Source records
•••••

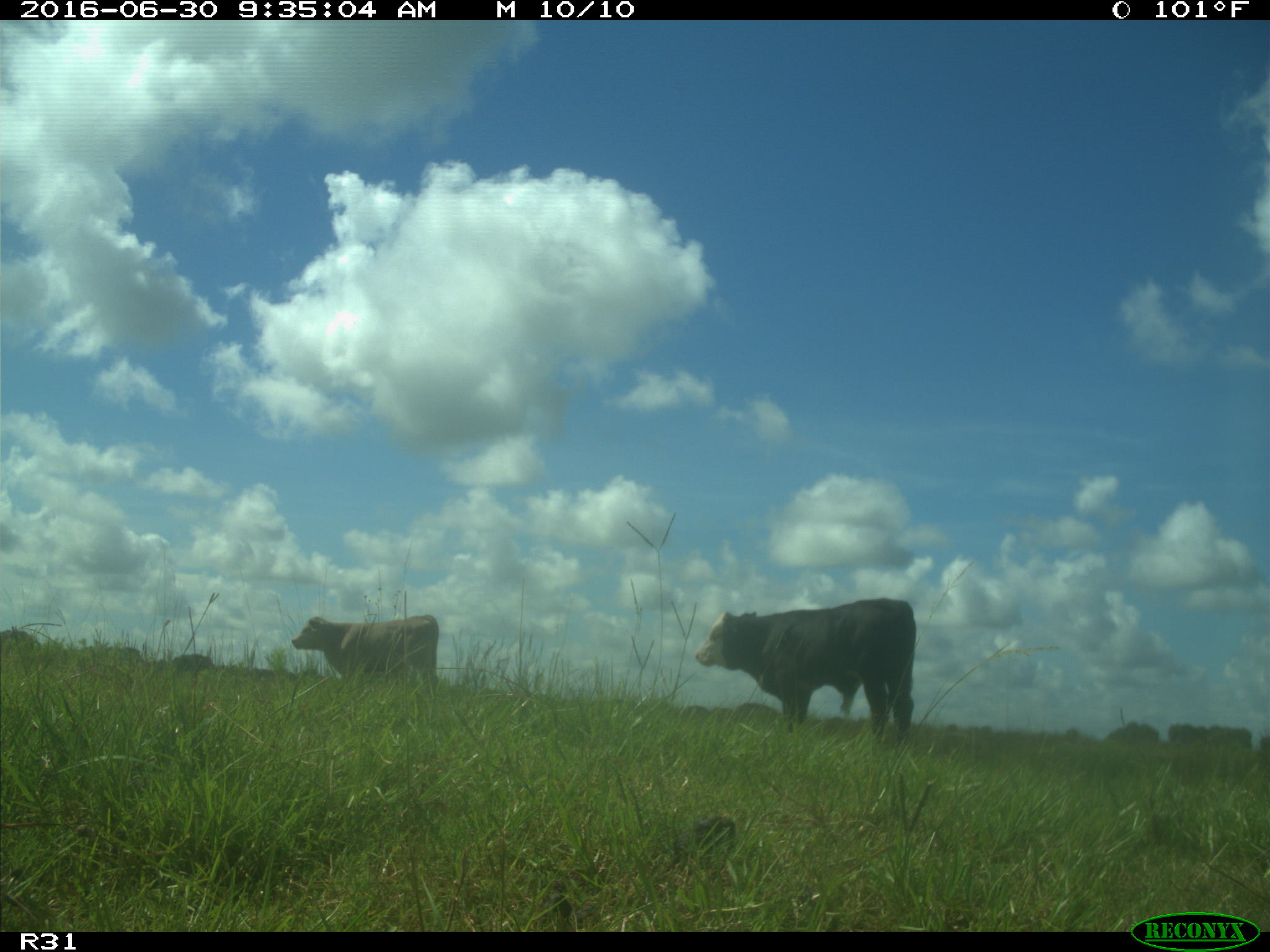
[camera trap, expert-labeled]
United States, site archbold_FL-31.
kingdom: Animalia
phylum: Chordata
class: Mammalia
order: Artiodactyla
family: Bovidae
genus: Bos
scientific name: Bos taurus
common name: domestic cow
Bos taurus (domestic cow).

•••••

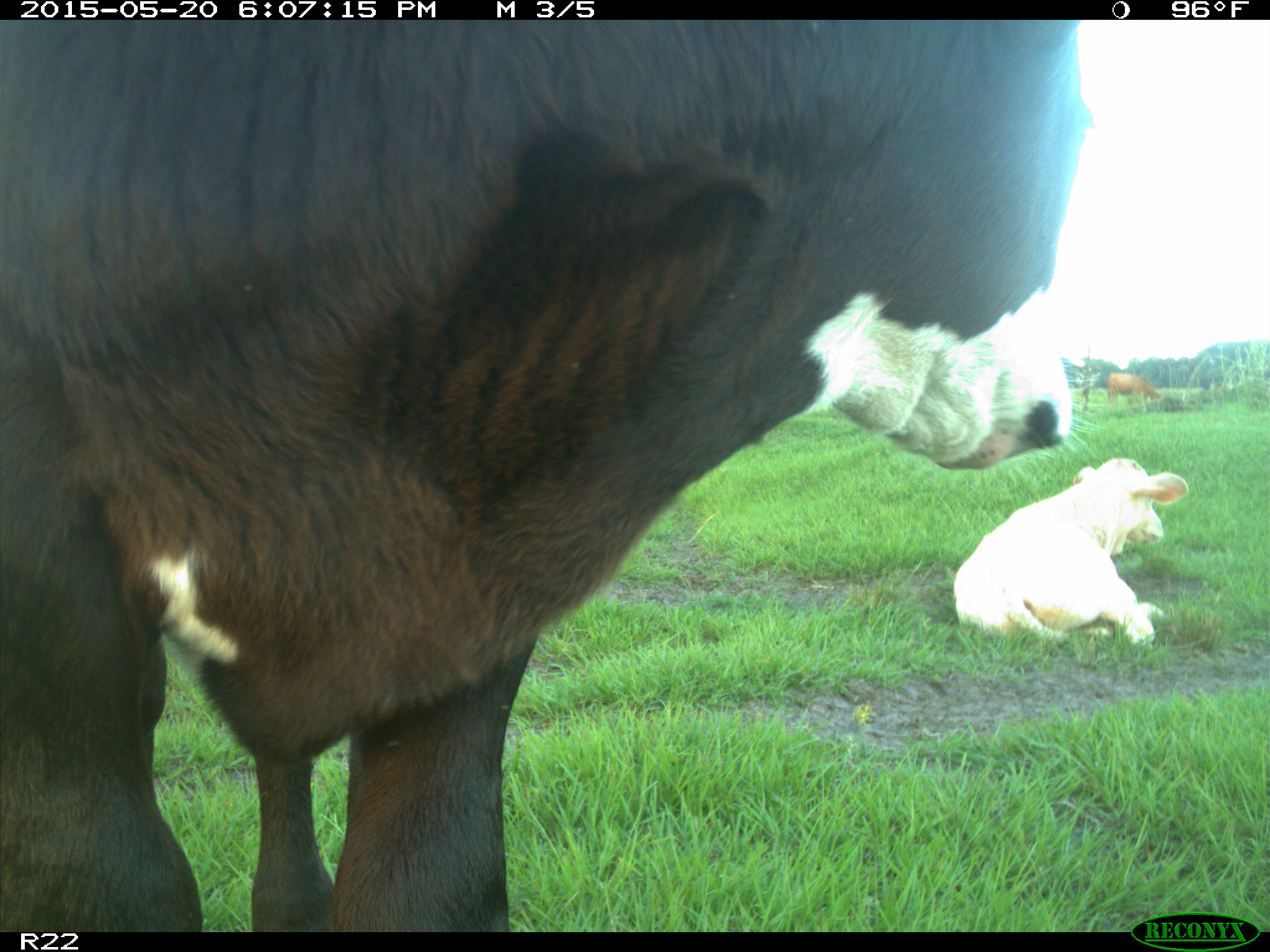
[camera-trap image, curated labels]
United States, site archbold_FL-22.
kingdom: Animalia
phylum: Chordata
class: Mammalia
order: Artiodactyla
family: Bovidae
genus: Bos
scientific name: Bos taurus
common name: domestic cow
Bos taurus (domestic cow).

•••••

Task details: Where a line of the data includes the string "States", list that line.

Written response:
United States, site archbold_FL-31.
United States, site archbold_FL-22.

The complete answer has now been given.